L’Esprit public du 25/03/2007
Transcription de quelques moments de l’émission L’Esprit public du 25/03/2007 ("Nation, nationalisme et identité nationale"), animée par Philippe MEYER sur
Invités :
Jean-Claude CASANOVA : Economiste, Directeur de la revue "Commentaire"
Marc FERRO : Historien.
Max GALLO : Romancier et Historien
Pierre NORA : Historien, Directeur de la revue "Le Débat".
Pierre NORA –
On ne s’intéresse pas à leur histoire [NOTE : celle des immigrés.]. Mais les Français, c’est la même chose ! C’est la place de l’histoire dans l’enseignement pour les Français qui est largement en cause. L’histoire qu’on apprend ou qu’on n’apprend pas, aux jeunes Français – on l’apprend encore moins aux immigrés, je dirais. Mais c’est aux Français qu’il faut commencer à l’apprendre. Et ça pose un très grand problème : quel type d’histoire ? On en revient là. C’est lié au déclin global des humanités dans l’enseignement. C’est lié à l’attitude des enfants devant le passé en général, la très grande difficulté à leur faire admettre un lien chronologique, qui est constitutif, quand même, de l’histoire…
Jean-Claude CASANOVA –
µC’est le refus des grands écrivains.
Pierre NORA –
Le refus des plus grands écrivains…
Jean-Claude CASANOVA –
Tous les Français sont écrivains, tous les Français sont de futurs écrivains !
Pierre NORA –
Voila.
[…]
Jean-Claude CASANOVA –
C’est la fuite vers le journalisme. Il y a une étude sur les manuels d’histoire en Terminale, on estime que José BOVE est la personne la plus citée. José BOVE est cité plus que BISMARCK ou CLEMENCEAU ! Tout est dit.
[…]
Pierre NORA –
Je pense que Jean-Claude sait, mais peut-être pas tous les auditeurs, qu’un des grands projets du Ministère de l’Education nationale, c’est de casser la discipline dite du " Français " en deux : d’une part, une discipline obligatoire, qui serait la langue et la communication, et une discipline à option qui serait l’histoire de la littérature et de la tradition littéraire française. Il faut se rendre compte de l’ampleur énorme que peut représenter le fait que, effectivement, on ferait apprendre aux petits français, le Français dans les notices pharmaceutiques, et que STENDHAL ou BALZAC seraient réservés à une petite élite qui, parce que ce sont des fils d’enseignants, ou parce que ce sont, peut-être, des fils d’immigrés qui veulent apprendre mieux le Français, se choisissent l’option de la tradition littéraire. C’est énorme. Il faut bien se rendre de ce que simplement l’existence de ce projet véhicule de rupture de civilisation.
Philippe MEYER –
Oui, et de rupture active, même.
Marc FERRO –
Je pense que ce que dit Pierre est très grave.

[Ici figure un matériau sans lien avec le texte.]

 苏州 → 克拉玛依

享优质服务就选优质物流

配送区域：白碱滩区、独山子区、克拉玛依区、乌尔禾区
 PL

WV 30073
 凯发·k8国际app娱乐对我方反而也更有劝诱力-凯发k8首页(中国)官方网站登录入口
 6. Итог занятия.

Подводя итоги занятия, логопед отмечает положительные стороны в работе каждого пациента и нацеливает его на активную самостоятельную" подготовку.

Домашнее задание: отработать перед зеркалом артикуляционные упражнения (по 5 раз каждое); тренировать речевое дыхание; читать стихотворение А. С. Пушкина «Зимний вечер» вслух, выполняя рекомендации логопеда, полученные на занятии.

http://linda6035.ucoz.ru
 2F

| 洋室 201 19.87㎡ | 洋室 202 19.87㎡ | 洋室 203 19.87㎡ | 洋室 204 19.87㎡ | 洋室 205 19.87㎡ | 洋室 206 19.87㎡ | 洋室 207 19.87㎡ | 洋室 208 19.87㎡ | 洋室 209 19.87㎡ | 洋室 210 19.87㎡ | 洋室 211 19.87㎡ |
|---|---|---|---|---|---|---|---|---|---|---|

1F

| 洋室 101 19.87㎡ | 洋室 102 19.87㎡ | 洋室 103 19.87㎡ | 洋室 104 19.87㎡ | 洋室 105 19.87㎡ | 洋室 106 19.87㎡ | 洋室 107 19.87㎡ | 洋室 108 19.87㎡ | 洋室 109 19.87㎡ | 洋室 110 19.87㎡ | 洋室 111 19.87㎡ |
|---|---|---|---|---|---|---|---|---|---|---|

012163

Ca participe d’un mouvement de longue durée, qui est le ressentiment contre les élites. On a vu ce ressentiment contre les élites à la Révolution française qui a commencé par nier les aristocrates, et même les grands savants, puisqu’elle les a exécutés. Ensuite, nous avons eu la Russie avec le proletkult qui en quelque sorte interdit aux intellectuels de participer au proletkult – il faut " enseigner autrement ". Nous, nous avons eu la vague 68 et les pédagogues, qui revient un peu à la même chose – rappelez-vous : Jean-Louis BARRAULT chassé de son théâtre… pourquoi ? Parce que ceux qu’on appellerait aujourd’hui les intermittents n’avaient pas le rôle qu’ils souhaitaient dans le théâtre…
Pierre NORA –
Tous les candidats présidentiels tiennent un discours différent de celui-là, je dirais : heureusement.
Marc FERRO –
Mais il n’en reste pas moins que c’est un phénomène constant, et dont nous voyons les suites aujourd’hui. Et je pense que ce que Pierre indiquait comme réforme imaginaire participe à cela…
Philippe MEYER –
Pas imaginaire, projetée !
Marc FERRO –
Projetée, et travaillée. Et je pense que les instruments de cette destruction ont été à un moment les linguistes, et ce sont toujours un petit peu les linguistes, la preuve, dans ce que tu dis. Et puis ce sont d’autres, aussi, les pédagogues. Mais c’est un autre débat.
Note : certaines marques d’oralité, comme on dit, ont été supprimées. Transcrit par J.E.